(Image-linked spatial questions)
----------------------------------------

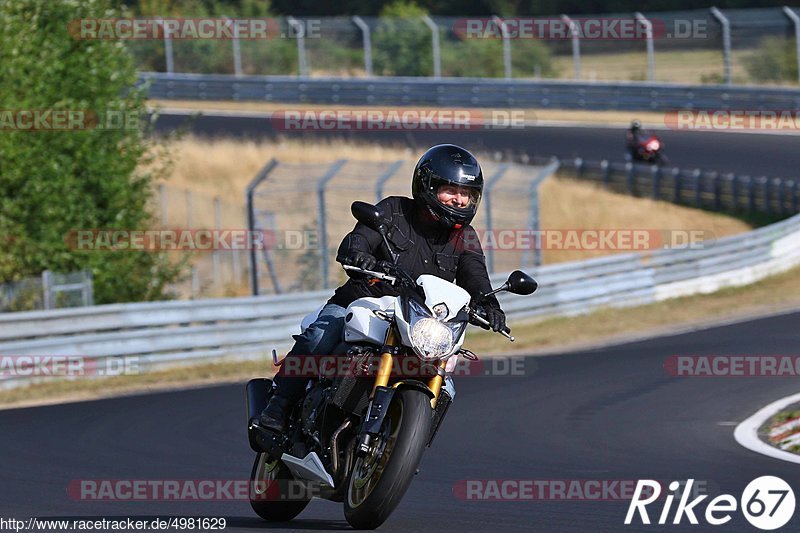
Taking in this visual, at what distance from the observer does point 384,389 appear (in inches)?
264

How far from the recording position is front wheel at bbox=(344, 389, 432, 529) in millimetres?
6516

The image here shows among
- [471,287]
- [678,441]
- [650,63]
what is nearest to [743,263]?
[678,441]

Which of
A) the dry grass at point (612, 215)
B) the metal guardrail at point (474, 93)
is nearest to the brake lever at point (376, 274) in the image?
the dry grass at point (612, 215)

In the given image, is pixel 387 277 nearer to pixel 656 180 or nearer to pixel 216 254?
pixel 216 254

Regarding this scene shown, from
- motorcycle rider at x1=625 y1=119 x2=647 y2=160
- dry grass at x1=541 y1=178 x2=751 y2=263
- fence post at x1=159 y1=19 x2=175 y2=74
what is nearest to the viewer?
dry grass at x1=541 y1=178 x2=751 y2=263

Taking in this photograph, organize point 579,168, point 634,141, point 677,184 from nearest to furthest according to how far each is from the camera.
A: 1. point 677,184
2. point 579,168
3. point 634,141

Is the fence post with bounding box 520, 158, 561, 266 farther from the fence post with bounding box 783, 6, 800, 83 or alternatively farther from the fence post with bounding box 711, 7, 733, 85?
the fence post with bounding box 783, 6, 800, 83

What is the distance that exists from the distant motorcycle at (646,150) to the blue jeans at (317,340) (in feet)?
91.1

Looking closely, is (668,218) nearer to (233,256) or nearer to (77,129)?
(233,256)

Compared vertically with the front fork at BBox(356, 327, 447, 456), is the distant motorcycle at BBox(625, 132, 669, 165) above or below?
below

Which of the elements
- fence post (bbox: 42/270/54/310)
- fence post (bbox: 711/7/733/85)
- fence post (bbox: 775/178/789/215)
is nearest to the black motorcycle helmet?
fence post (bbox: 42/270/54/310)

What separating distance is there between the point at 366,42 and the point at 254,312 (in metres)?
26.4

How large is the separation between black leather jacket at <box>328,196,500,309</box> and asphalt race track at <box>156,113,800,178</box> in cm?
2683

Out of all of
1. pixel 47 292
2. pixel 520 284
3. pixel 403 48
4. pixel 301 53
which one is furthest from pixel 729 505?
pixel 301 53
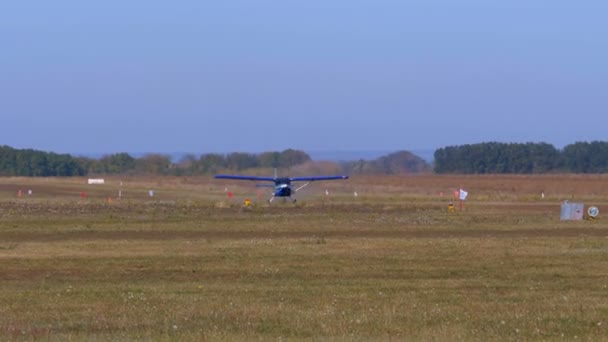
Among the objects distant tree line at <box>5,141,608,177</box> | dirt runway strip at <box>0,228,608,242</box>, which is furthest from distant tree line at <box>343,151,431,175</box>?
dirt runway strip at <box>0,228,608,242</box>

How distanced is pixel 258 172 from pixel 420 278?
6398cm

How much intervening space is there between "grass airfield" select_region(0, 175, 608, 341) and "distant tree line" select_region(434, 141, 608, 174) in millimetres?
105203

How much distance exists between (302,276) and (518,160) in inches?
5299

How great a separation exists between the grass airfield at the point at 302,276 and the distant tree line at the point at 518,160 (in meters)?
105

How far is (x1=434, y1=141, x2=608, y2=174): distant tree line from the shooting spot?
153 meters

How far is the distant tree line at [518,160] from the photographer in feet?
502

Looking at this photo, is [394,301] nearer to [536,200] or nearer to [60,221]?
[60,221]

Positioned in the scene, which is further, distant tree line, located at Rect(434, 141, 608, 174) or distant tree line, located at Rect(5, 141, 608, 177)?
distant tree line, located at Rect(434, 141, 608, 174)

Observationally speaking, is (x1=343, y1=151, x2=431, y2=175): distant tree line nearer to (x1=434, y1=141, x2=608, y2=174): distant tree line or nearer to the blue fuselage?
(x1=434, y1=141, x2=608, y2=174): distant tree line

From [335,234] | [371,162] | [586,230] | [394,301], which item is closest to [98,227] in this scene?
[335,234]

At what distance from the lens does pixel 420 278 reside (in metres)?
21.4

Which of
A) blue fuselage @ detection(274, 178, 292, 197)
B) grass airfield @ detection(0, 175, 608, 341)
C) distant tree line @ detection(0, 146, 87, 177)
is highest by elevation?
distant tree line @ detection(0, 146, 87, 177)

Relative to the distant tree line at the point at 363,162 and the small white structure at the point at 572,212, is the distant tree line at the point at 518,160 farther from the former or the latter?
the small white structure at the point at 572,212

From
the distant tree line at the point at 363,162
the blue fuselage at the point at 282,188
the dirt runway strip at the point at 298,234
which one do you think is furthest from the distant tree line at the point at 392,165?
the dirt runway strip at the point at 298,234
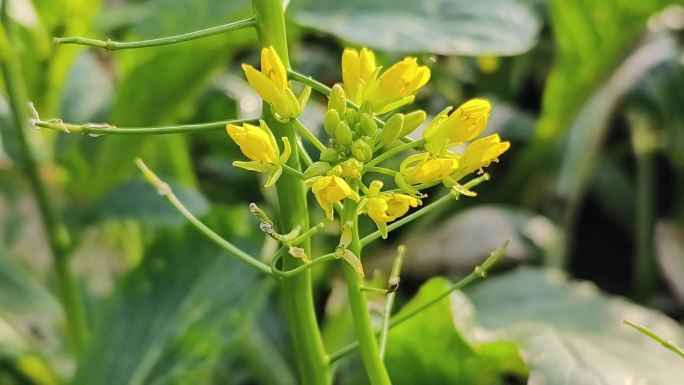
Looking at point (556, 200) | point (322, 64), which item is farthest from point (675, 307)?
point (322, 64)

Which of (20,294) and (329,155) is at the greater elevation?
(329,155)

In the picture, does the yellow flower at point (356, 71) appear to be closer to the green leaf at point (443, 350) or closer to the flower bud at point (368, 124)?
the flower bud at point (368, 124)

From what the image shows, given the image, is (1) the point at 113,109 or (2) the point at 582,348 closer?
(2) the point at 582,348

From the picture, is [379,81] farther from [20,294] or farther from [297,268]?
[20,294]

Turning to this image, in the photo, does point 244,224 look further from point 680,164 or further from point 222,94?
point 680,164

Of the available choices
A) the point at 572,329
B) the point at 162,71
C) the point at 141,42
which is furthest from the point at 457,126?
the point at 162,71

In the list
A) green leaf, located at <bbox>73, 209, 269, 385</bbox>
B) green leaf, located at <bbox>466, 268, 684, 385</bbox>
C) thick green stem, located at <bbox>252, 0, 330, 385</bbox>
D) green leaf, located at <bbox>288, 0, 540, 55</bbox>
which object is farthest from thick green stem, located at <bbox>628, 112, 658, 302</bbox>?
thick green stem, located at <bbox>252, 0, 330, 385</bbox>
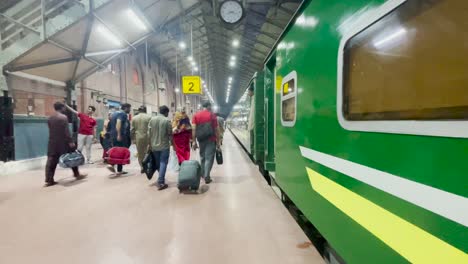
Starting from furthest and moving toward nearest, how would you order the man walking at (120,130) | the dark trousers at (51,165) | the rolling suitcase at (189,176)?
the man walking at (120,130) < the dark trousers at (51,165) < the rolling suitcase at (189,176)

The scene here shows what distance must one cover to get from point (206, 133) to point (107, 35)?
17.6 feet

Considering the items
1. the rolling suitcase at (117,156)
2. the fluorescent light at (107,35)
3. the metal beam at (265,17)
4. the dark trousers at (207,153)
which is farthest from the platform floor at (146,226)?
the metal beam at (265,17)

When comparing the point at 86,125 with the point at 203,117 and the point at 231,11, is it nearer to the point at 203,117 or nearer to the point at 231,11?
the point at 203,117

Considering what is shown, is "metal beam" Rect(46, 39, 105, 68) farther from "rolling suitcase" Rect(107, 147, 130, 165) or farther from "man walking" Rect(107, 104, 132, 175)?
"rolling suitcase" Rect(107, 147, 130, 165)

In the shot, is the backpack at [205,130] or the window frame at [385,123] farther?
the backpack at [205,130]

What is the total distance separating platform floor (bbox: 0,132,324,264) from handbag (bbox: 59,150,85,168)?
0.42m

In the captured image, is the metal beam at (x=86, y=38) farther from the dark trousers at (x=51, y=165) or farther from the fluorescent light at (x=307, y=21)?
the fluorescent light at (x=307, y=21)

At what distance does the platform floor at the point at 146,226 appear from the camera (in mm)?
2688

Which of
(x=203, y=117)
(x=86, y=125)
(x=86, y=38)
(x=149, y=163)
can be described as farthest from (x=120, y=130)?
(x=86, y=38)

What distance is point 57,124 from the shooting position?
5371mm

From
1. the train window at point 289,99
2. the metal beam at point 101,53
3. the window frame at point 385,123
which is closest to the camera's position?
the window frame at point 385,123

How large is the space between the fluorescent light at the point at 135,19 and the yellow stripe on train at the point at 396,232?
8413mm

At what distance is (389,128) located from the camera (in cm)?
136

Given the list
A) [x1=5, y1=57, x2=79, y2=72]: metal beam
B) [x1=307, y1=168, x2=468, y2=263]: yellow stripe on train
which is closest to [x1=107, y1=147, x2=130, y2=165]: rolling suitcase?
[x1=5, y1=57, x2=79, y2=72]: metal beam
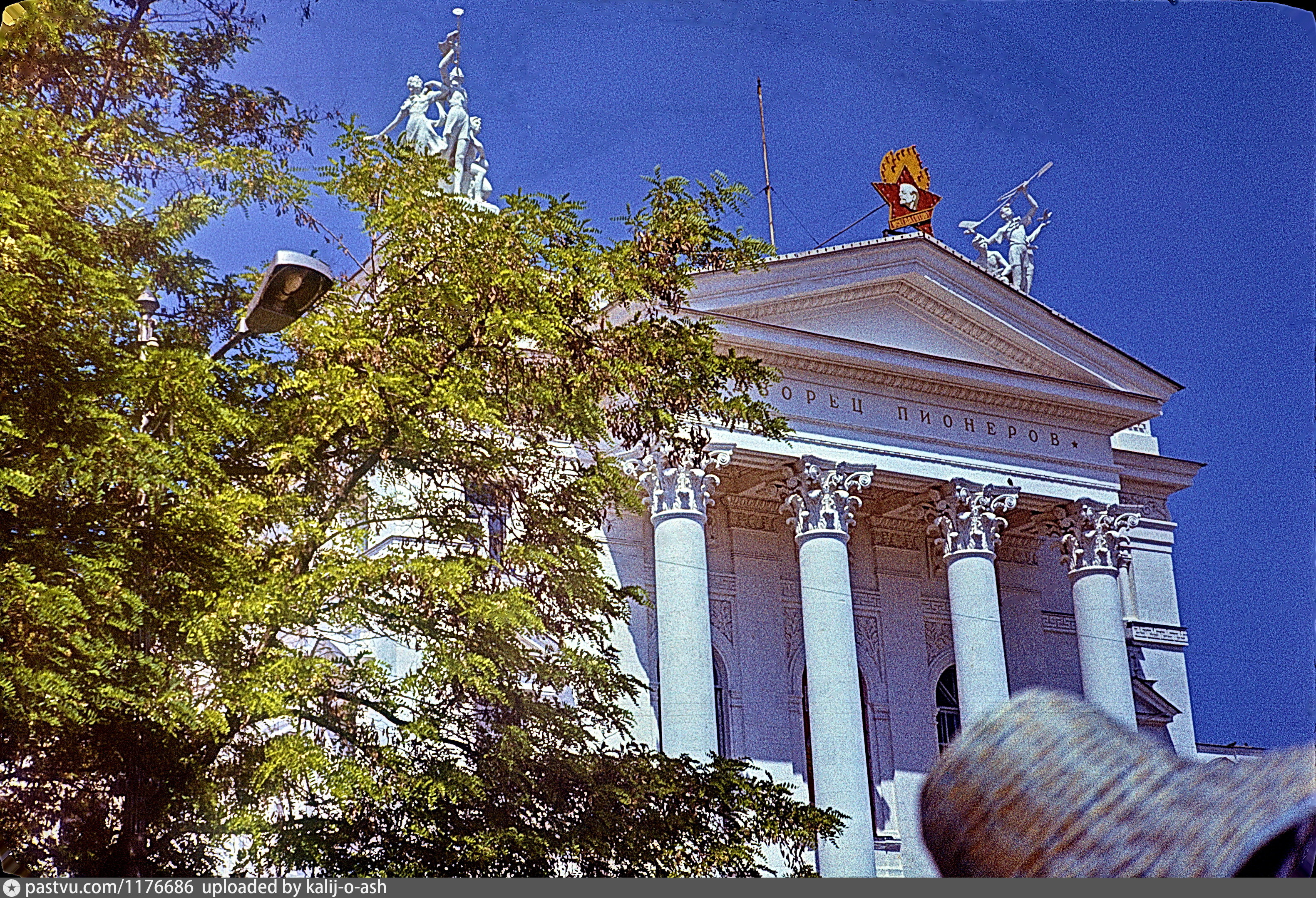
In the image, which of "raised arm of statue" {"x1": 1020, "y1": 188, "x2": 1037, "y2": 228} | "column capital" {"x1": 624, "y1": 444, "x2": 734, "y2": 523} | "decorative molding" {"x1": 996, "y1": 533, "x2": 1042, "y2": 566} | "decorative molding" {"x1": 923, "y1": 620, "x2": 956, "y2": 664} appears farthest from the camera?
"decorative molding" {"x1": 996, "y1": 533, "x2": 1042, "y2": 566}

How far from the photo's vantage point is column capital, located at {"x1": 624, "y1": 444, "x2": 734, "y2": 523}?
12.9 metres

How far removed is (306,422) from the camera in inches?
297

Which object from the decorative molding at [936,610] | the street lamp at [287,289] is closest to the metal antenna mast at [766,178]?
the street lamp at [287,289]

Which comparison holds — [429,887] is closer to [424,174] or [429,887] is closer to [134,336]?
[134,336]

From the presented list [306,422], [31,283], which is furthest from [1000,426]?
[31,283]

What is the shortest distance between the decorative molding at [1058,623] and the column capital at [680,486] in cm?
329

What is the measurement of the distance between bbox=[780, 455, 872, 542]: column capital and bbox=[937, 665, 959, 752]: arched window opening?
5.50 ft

----------------------------------------

PROBLEM TO WORK ON: Please render the rows from the one that contains "How far from the photo's" through the last row as a two-column CSV with the headers "text" and "answer". Give one CSV line per row, with each value in a quoted field and any line breaks replaced by spaces.

OUTPUT FOR THIS EXERCISE:
text,answer
"How far from the photo's vantage point is column capital, located at {""x1"": 624, ""y1"": 444, ""x2"": 734, ""y2"": 523}?","12.9 metres"
"How far removed is (306,422) from the camera in inches?","297"
"Which object from the decorative molding at [936,610] | the street lamp at [287,289] is closest to the metal antenna mast at [766,178]?","the street lamp at [287,289]"
"Which comparison holds — [429,887] is closer to [424,174] or [429,887] is closer to [134,336]?","[134,336]"
"From the presented list [306,422], [31,283], which is furthest from [1000,426]?","[31,283]"
"What is the shortest distance between the decorative molding at [1058,623] and the column capital at [680,486] in cm?","329"
"What is the measurement of the distance between bbox=[780, 455, 872, 542]: column capital and bbox=[937, 665, 959, 752]: arched window opening?","5.50 ft"